#### TASKS FOR THIS EXERCISE:
**a)** From the passage on Jones v. Lowe, give the part starting at "The Jones Court held" and ending at "former would not.", swapping "Jones Court" for "Jones panel".
**b)** Extend the passage on the Jones v. Lowe ruling past its last sentence.

#### EXTRACT TO READ:
In Jones v. Lowe, supra, the plaintiff Lowe brought a third-party action against a fellow employee. Citing Sims, Lowe contended that the prohibition against such a cause of action (§ 25-5-53, as amended by Act 85-41) was invalidated by the nonseverability clause of the amendatory act (§ 13 of Act 85-41). This Court rejected the contention that the holding in Sims invoked the application of the nonseverability clause, and declared that the prohibition against fellow-servant actions, as proscribed by Act 85-41, was valid.
The Jones Court held that Sims did not declare § 12 of the amendatory act invalid; instead, it construed the Sims holding as simply rejecting the plaintiff's contention that § 12 of the amendatory act should be applied to effectively amend §§ 25-5-117 and -147 by mere reference to their titles, *1266 because the amendatory process, as suggested by the plaintiff, is constitutionally impermissible. The Jones Court recognized a material distinction between a declaration of unconstitutional application of a statute (as in Sims) and a holding declaring the statute itself unconstitutional. Thus, while the latter would invoke the application of a nonseverability clause, the former would not.

#### DATA EXTRACT:
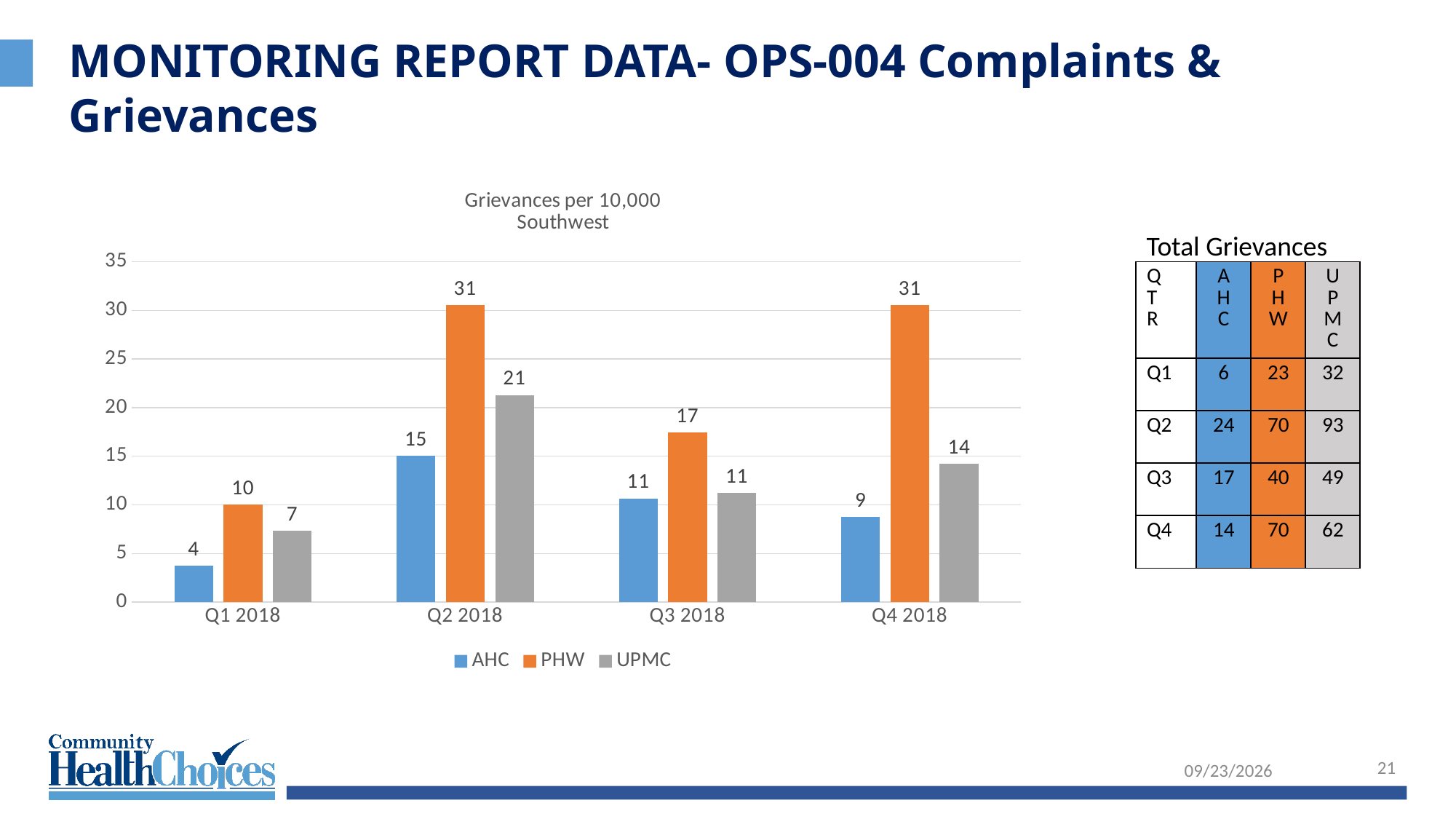
Which quarter has the lowest AHC value in the Grievances per 10,000 Southwest chart? Q1 2018 Is the value for PHW in Q4 2018 greater or less than 25 in the Grievances per 10,000 Southwest chart? greater What is the difference between the PHW and AHC values in Q2 2018 in the Grievances per 10,000 Southwest chart? 16 What is the value for UPMC in Q4 2018 in the Grievances per 10,000 Southwest chart? 14 What is the value for AHC in Q1 2018 in the Grievances per 10,000 Southwest chart? 4 Which series has the highest value in Q3 2018 in the Grievances per 10,000 Southwest chart? PHW Which colour represents PHW in the Grievances per 10,000 Southwest chart? orange How many quarters are shown on the x axis of the Grievances per 10,000 Southwest chart? 4 What is the value for PHW in Q2 2018 in the Grievances per 10,000 Southwest chart? 31 What kind of chart is the Grievances per 10,000 Southwest chart? bar chart In the Grievances per 10,000 Southwest chart, is the UPMC value in Q2 2018 larger or smaller than the UPMC value in Q3 2018? larger How many series does the legend of the Grievances per 10,000 Southwest chart list? 3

#### ANSWERS BELOW:
**a)**
The Jones panel held that Sims did not declare § 12 of the amendatory act invalid; instead, it construed the Sims holding as simply rejecting the plaintiff's contention that § 12 of the amendatory act should be applied to effectively amend §§ 25-5-117 and -147 by mere reference to their titles, *1266 because the amendatory process, as suggested by the plaintiff, is constitutionally impermissible. The Jones panel recognized a material distinction between a declaration of unconstitutional application of a statute (as in Sims) and a holding declaring the statute itself unconstitutional. Thus, while the latter would invoke the application of a nonseverability clause, the former would not.

**b)**
The plaintiff in this case brought an action pursuant to § 25-5-11.1 (§ 11 of Act 85-41), claiming retaliatory discharge from her employment because she had "instituted or maintained [an] action against [her] employer to recover workers' compensation benefits." As one of the grounds for its motion for summary judgment, the defendant/employer, Big B, Inc., challenged the validity of § 25-5-11.1, contending that the holding in Sims invoked the application of the nonseverability clause in Act 85-41 and, thus, invalidated the entire amendatory act, including § 11, the section on which this plaintiff based her claim. The trial court agreed and granted Big B's motion for summary judgment.
After the trial court entered the summary judgment in this case and while the appeal was pending, this Court released its opinion in Jones. After carefully reconsidering Jones, we reaffirm our holding in that case. Accordingly, we hold that the trial court in this case erred in entering the summary judgment on the ground that the entire amendatory act (Act 85-41) is invalid.
REVERSED AND REMANDED.
HORNSBY, C.J., and MADDOX, SHORES, HOUSTON and STEAGALL, JJ., concur.